---
file_format: mystnb
kernelspec:
  name: python3
---

(guide/dataframe/ops/mapping)=
# Mapping: `map` and `defer`

In this guide, we discuss how we can create new columns by applying a function to each row of existing columns: we call this *mapping*. We provide detailed examples of how to the {func}`~meerkat.map` operation. We also introduce the {func}`~meerkat.update` and {func}`~meerkat.filter` operations, which are utilities that wrap the {func}`~meerkat.map` operation. 

```{contents}
:local:
```

## Map

Let's warm up with an example: converting a column of birth years to a column of ages. We start with a small DataFrame of voters with two columns: `birth_year`, which contains the birth year of each person, and `residence`, which contains the state in which each person lives.

```{code-cell} ipython3
:tags: [output_scroll]

import meerkat as mk
df = mk.DataFrame({
    "birth_year": [1967, 1993, 2010, 1985, 2007, 1990, 1943],
    "residence": ["MA", "LA", "NY", "NY", "MA", "MA", "LA"]
})
```

### Map with a single input column
We want to create a new column, `age`, which contains the age of each person. We can do this with the {func}`~meerkat.map` operation, passing a lambda function that takes a birth year and returns the age. 
    
```{code-cell} ipython3
:tags: [output_scroll]

import datetime
df["age"] = df["birth_year"].map(
    lambda x: datetime.datetime.now().year - x
)
df
```
Note that we add the new column to the DataFrame in-place by assigning the result of the {func}`~meerkat.map` operation to the `age` column. 

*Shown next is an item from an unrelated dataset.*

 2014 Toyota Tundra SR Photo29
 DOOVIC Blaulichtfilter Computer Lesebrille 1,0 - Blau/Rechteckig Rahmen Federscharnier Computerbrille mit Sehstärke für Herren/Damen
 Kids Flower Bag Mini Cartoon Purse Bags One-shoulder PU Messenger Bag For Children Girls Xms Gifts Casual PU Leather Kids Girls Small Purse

### Map with multiple input columns 
We can also map a function that takes more than one column as argument. For example, say we wanted to create new column `ma_eligible` that indicates whether or not a person is eligible to vote in Massachusetts. We can do this with the {func}`~meerkat.map` operation, passing a lambda function that takes age and residence.

```{code-cell} ipython3
:tags: [output_scroll]

df["ma_eligible"] = df.map(
    lambda age, residence: (residence == "MA") and (age >= 18)
)
df
```
The call to {func}`~meerkat.map` inspects the signature of the function and determines that it takes two arguments: `age` and `residence`. It then finds the columns with the same names in the DataFrame and passes the corresponding values to the function. If the function takes an non-default argument that is not a column in the DataFrame, the operation will raise a `ValueError`.

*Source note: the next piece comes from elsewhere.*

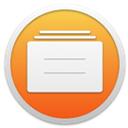 iDatabase最新mac版下载|iDatabase V4.4官方版下载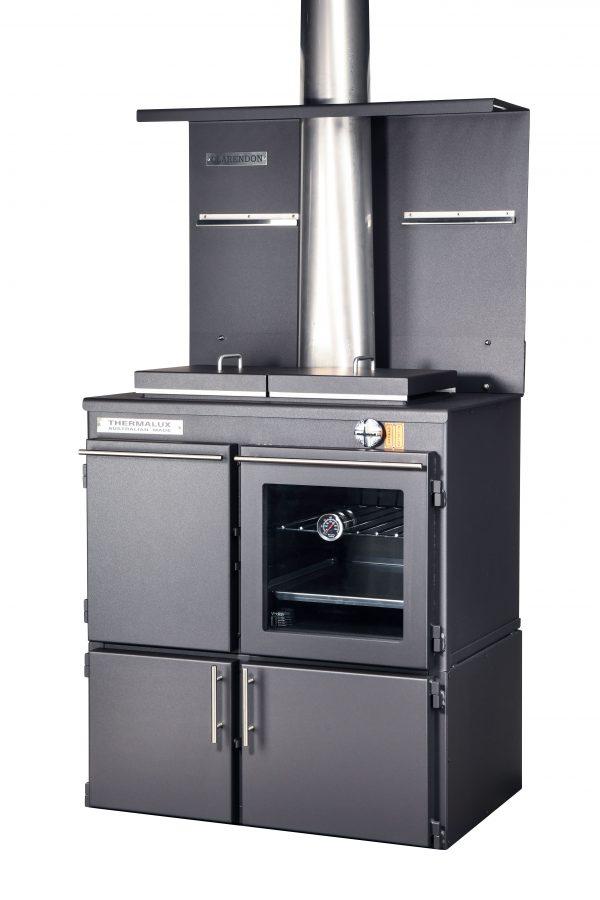 clarendon oven 2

We can also specify the correspondance between arguments and columns explicitly with the `inputs` argument to {func}`~meerkat.map`. While the inspection of function signature is convenient, it can be error-prone if used with a function that has a large number of arguments, some of which may spuriously match column names. The cell below is functionally equivalent to the one above, but is slightly more verbose.

```{code-cell} ipython3
:tags: [output_scroll]

def eligibile(age, residence):
    old_enough = age >= 18
    return (residence == "MA") and old_enough, (residence == "LA") and old_enough

df["ma_eligible"] = df.map(
    lambda x, y: (x == "MA") and (y >= 18),
    inputs={"age": "y", "residence": "x"}
)
df
```

```{note}
Some readers may wonder whether `func`{map} was the right choice
in the above example. After all, we could have written a vectorized expression `df["ma_eligible"] = (df["residence"] == "MA") & (df["age"] >= 18)`. In many cases, this would indeed be more efficient. The example above is meant to illustrate the general pattern of using {func}`~meerkat.map`. The examples in the following sections will highlight the benefits of {func}`~meerkat.map`.
```

### Map with multiple output columns 
It's also possible to map a single function that returns multiple values. 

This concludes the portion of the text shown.